__Problem to work on__:
From the line with "Captured within this" through the final line, transcribe the material below character for character; include no other lines.

__Dataset content__:
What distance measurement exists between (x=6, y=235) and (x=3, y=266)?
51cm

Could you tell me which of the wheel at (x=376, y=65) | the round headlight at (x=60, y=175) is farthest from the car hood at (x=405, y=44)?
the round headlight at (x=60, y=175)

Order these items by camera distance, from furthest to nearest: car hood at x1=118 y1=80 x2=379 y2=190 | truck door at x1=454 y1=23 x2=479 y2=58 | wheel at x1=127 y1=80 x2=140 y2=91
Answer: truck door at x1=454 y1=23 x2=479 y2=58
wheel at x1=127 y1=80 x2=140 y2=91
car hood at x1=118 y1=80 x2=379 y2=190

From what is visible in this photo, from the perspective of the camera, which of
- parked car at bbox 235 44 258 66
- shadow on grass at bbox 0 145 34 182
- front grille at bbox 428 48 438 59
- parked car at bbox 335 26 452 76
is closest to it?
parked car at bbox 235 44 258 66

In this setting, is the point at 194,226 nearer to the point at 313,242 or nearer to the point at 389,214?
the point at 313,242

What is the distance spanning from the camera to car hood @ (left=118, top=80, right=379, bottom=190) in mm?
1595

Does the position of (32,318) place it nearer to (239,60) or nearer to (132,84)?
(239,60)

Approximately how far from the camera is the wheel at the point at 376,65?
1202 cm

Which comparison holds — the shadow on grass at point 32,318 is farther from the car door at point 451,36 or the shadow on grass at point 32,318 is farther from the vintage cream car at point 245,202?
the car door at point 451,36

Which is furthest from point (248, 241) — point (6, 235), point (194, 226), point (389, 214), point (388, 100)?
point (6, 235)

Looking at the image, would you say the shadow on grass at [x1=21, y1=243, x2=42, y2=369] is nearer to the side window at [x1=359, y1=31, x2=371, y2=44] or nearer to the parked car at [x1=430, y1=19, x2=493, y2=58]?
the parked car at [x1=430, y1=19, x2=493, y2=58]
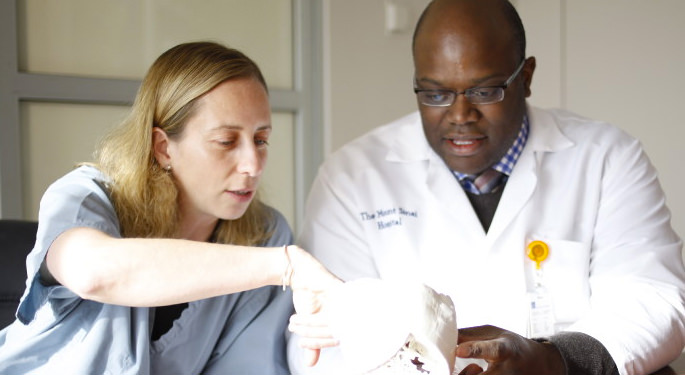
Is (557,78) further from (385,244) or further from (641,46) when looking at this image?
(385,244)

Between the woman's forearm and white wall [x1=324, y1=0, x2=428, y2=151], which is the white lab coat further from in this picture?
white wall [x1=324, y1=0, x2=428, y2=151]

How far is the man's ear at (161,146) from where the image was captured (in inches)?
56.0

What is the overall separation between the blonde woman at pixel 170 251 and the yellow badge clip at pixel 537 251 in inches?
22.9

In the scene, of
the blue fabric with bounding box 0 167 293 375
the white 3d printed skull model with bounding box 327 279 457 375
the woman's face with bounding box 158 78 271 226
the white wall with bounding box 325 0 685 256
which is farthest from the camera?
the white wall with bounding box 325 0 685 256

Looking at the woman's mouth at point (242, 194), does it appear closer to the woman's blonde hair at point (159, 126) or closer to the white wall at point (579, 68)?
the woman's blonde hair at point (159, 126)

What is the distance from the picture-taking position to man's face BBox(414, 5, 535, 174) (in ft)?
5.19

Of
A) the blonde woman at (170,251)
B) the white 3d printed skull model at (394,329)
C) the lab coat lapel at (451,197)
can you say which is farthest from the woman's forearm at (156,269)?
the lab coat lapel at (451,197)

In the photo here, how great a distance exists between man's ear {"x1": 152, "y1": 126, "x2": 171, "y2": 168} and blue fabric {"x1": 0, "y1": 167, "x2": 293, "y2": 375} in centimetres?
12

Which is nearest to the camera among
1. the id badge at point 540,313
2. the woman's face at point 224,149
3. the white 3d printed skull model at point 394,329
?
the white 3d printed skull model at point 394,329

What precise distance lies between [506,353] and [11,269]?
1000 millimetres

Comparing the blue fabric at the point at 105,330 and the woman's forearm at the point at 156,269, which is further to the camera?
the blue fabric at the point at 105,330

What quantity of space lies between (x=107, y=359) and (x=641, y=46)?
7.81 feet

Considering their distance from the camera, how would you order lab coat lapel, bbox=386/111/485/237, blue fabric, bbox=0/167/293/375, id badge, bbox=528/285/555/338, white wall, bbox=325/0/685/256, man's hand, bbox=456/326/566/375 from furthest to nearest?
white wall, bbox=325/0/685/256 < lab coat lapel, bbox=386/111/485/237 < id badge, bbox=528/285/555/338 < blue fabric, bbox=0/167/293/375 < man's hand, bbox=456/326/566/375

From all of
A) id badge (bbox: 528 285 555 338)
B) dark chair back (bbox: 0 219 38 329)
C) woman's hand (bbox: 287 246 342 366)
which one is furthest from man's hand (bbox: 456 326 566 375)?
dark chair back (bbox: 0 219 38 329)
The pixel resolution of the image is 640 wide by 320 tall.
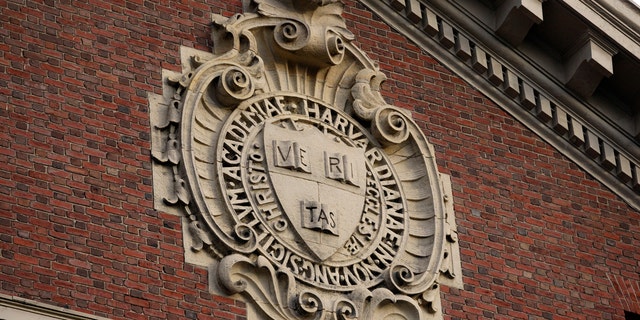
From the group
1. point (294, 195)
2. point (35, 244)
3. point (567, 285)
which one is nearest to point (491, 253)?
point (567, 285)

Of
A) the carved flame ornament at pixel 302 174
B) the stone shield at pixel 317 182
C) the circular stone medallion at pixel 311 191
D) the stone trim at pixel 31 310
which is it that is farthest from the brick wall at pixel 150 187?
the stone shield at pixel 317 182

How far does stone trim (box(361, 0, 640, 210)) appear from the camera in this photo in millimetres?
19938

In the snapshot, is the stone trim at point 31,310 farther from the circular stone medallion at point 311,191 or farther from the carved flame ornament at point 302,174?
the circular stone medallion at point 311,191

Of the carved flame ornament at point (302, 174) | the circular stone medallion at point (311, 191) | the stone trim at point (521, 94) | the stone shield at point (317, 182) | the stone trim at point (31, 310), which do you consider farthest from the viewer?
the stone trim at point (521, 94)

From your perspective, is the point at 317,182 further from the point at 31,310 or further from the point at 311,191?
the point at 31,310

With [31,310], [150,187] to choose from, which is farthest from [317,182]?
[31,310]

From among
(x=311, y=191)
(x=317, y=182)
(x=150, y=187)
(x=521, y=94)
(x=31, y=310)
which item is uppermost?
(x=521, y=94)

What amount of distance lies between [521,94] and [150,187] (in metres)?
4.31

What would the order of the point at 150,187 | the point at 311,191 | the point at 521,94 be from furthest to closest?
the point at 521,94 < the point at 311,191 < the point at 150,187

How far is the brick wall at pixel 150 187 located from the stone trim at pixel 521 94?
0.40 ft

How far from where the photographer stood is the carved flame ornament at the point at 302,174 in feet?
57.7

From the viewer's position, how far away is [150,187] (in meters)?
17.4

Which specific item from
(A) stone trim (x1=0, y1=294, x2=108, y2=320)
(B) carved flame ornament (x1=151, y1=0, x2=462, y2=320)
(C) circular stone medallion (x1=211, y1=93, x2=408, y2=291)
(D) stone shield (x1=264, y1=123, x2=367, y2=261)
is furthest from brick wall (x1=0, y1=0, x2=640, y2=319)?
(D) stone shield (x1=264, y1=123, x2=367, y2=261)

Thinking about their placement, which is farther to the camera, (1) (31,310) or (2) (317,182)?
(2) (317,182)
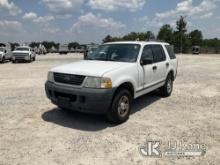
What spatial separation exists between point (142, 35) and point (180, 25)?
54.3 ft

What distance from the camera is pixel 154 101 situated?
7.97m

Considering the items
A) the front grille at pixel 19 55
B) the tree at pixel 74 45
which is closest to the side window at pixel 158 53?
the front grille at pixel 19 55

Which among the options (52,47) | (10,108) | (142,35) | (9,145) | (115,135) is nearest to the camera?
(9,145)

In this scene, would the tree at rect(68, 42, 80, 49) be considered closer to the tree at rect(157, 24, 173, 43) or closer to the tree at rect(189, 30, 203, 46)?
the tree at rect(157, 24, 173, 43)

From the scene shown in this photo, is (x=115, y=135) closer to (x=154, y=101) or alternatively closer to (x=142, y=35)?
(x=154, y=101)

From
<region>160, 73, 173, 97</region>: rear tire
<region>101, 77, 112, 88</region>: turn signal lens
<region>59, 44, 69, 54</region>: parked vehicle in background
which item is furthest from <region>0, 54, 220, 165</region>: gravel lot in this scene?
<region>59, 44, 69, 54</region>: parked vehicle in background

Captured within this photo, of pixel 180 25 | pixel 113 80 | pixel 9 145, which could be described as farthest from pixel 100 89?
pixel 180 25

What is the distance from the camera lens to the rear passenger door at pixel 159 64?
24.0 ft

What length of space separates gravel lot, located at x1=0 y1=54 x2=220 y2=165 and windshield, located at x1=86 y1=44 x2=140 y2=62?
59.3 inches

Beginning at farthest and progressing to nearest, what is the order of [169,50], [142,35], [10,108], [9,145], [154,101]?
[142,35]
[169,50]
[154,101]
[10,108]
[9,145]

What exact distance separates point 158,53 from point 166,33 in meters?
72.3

__Task solution__:
Captured within this photo, of pixel 180 25 | pixel 113 80 | pixel 9 145, which could be described as farthest from pixel 100 89?
pixel 180 25

What is the distance from the camera lens to the rear passenger door at pixel 159 64?
24.0 ft

What length of space separates gravel lot, located at x1=0 y1=54 x2=220 y2=165 and windshield, located at x1=86 y1=44 x2=140 y2=62?
59.3 inches

Beginning at farthest and progressing to nearest, what is the order of [169,50], [142,35], [10,108], [9,145], [154,101]?
[142,35]
[169,50]
[154,101]
[10,108]
[9,145]

What exact distance separates point 158,53 from point 166,33 in meters?
72.3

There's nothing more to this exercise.